Tabs.: Güteschutz Kanalbau

Diese Berechnungsmethode ist jedoch nur ansetzbar, wenn die Grabenwände auf Dauer erhalten bleiben (ATV-DVWK-A 127). In der Praxis kann dies jedoch vom Unternehmen nicht sichergestellt werden, da es zukünftige Bautätigkeiten im Bereich des Kanalgrabens nicht beeinflussen kann. Auch für den Auftraggeber ist eine solche Zusage nur eingeschränkt möglich.

Fazit
Die Bedeutung der im Vorfeld getroffenen Annahmen für die Rohrstatik wird in der Praxis häufig unterschätzt. Nur wenn sichergestellt ist, dass die Eingangsgrößen der Rohrstatik den Gegebenheiten in der Praxis entsprechen, ist die Rohrstatik für die konkrete Maßnahme relevant. Die Übereinstimmung der Annahmen in der Statik mit den tatsächlichen Einbaubedingungen ist daher zu prüfen. Im Rahmen der Eigenüberwachung der Unternehmen mit Gütezeichen Kanalbau RAL-GZ 961 werden Arbeitshilfen zur Verfügung gestellt, mit denen systematisch die Übermittlung der Sollwerte auf die Baustelle, die Dokumentation der Istwerte sowie der Abgleich von Soll/Ist erfolgen kann. So etwa in Form des „Leitfadens für die Eigenüberwachung AK Kanalbau in offener Bauweise“. Darüber hinaus stellt die Gütegemeinschaft Kanalbau den ausführenden Unternehmen eine Arbeitshilfe zur Beurteilung der Randbedingungen und zur Einschätzung erforderlicher, relevanter Angaben zur Verfügung. Die Durchführung der Eigenüberwachung und insbesondere die Kontrolle der Lastannahmen werden durch die Prüfingenieure bei den Baustellenbesuchen innerhalb der RAL-Gütesicherung geprüft.

Einträge:

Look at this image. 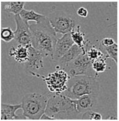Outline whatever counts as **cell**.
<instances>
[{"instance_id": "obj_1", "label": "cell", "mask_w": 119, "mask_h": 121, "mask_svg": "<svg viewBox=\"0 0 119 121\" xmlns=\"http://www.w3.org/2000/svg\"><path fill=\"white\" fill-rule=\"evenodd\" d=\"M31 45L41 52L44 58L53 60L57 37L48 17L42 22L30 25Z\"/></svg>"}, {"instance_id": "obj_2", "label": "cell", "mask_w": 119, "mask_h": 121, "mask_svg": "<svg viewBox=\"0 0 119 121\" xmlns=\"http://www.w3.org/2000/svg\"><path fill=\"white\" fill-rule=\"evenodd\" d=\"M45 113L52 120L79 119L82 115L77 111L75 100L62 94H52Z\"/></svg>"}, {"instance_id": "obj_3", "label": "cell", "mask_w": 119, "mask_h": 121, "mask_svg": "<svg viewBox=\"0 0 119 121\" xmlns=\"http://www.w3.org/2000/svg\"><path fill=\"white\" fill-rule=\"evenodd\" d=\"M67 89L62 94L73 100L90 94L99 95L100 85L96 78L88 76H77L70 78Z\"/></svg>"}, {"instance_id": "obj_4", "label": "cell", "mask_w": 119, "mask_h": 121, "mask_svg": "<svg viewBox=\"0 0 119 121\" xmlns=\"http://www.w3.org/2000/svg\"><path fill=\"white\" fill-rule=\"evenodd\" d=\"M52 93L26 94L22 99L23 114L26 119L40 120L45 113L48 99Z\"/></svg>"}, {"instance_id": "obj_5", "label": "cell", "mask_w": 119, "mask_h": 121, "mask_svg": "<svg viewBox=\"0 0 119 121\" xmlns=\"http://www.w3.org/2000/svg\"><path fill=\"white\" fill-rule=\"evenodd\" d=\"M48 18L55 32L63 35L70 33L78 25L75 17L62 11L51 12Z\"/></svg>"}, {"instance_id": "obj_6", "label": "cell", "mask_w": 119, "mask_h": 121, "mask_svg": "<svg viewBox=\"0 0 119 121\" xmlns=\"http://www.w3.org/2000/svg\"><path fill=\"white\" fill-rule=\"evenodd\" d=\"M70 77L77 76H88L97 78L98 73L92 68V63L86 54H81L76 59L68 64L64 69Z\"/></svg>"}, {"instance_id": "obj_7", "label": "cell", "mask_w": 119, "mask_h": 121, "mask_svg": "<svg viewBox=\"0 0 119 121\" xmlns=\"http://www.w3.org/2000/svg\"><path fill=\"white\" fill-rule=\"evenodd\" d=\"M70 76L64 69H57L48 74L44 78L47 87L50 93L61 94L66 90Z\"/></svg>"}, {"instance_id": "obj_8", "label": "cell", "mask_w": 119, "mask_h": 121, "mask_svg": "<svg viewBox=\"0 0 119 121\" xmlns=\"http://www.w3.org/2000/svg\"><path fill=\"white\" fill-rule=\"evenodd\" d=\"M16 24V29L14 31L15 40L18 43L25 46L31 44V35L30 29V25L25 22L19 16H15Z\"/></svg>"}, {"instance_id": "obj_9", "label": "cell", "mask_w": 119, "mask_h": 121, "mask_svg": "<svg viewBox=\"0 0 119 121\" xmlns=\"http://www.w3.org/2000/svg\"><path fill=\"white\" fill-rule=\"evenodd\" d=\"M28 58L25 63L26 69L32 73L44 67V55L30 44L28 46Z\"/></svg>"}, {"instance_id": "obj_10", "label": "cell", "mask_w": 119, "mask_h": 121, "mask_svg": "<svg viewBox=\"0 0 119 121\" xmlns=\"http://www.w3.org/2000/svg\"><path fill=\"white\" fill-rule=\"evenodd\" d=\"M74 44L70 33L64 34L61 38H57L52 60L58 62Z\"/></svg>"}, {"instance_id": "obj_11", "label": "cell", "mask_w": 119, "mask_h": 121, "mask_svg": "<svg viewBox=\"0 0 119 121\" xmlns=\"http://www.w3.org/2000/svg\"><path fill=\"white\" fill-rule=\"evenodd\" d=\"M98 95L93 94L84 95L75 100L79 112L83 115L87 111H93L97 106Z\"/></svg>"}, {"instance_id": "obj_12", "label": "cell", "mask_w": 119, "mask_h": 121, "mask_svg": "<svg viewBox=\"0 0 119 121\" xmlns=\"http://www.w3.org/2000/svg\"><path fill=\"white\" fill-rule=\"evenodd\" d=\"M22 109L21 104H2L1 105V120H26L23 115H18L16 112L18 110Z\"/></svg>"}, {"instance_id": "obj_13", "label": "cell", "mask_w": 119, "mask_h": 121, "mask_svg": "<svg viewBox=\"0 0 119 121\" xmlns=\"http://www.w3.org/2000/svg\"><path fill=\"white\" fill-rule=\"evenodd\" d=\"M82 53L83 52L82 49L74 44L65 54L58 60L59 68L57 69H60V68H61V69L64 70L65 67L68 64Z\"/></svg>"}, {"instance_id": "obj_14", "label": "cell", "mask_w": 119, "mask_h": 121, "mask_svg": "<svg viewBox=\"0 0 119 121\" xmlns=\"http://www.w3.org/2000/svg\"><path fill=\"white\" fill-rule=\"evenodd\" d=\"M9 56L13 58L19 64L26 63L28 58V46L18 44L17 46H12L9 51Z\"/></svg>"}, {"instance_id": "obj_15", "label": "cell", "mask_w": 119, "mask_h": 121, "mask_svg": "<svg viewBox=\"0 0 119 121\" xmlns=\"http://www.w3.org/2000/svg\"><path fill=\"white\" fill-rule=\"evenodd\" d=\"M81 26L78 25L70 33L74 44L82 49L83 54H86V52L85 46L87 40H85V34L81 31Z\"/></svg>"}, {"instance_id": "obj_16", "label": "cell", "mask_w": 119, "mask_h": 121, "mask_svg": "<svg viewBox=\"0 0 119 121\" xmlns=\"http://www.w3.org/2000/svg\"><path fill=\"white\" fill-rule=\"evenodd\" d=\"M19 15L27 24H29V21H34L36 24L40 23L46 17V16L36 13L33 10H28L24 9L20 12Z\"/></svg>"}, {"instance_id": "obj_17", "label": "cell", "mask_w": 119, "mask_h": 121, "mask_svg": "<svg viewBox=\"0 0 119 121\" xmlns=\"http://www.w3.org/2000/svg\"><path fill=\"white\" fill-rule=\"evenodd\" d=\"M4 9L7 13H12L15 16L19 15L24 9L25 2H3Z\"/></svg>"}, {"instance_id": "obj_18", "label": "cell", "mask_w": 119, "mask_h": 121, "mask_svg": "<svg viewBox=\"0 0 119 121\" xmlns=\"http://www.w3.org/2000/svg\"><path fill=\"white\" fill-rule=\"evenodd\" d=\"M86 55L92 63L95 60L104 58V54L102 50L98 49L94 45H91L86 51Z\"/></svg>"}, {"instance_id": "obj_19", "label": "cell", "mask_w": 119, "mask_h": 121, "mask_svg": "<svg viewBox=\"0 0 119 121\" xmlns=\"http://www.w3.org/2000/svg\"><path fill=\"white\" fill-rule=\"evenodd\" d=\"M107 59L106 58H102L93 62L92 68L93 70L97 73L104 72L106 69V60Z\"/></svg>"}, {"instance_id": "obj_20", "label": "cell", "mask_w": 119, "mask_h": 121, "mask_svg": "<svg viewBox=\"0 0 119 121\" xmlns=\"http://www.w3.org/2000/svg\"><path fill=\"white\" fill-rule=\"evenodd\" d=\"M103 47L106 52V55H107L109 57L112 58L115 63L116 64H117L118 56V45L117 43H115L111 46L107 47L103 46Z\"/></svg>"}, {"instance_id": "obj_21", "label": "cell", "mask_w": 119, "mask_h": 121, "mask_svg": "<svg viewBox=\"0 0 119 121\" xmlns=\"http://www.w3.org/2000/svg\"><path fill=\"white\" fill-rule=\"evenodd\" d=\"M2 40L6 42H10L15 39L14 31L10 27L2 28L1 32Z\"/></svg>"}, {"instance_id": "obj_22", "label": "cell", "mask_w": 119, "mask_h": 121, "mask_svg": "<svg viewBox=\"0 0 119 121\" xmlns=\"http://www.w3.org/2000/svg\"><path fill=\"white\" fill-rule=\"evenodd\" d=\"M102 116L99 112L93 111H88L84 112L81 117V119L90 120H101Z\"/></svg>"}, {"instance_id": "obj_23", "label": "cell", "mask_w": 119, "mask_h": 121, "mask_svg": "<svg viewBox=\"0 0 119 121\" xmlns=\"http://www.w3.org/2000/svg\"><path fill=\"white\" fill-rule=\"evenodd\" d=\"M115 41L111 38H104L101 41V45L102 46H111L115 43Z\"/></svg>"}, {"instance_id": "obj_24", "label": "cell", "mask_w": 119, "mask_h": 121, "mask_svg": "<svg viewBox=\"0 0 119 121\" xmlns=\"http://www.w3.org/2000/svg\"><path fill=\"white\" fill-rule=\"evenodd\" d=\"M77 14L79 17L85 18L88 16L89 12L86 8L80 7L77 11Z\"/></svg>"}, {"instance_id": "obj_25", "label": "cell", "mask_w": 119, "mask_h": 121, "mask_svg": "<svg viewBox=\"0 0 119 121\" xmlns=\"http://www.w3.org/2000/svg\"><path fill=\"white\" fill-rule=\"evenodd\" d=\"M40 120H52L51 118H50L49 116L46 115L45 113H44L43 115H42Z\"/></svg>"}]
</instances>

==

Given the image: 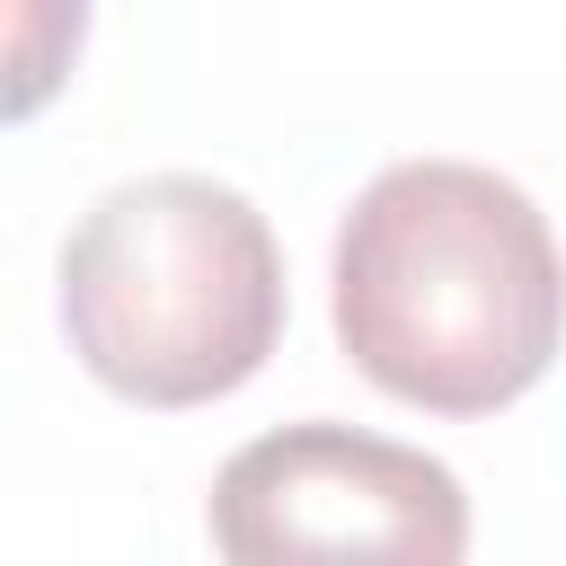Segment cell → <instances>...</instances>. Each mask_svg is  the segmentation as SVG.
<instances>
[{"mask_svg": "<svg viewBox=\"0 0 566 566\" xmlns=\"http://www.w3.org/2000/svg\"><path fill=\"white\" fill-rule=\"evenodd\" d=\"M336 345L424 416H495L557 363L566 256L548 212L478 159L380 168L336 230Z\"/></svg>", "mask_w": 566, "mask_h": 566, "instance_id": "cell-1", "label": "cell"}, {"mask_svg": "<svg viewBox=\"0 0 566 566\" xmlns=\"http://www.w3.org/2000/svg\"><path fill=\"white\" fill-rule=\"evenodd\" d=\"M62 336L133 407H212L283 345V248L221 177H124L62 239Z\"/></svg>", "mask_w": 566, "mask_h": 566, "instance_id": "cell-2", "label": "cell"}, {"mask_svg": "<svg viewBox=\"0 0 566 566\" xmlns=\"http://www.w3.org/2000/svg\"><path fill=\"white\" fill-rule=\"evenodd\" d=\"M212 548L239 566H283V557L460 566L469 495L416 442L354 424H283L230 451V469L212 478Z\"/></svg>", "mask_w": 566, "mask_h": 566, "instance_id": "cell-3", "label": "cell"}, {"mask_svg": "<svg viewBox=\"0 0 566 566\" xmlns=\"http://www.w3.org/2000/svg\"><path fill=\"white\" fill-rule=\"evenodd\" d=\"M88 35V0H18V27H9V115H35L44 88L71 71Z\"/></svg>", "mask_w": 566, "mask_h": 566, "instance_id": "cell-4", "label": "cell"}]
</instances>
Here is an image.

Aufgabe: Wer prüft laut dem Seitentext zur Rohrstatik die Kontrolle der Lastannahmen, und bei welcher Gelegenheit?

Ergebnis: Die Prüfingenieure prüfen sie bei den Baustellenbesuchen innerhalb der RAL-Gütesicherung.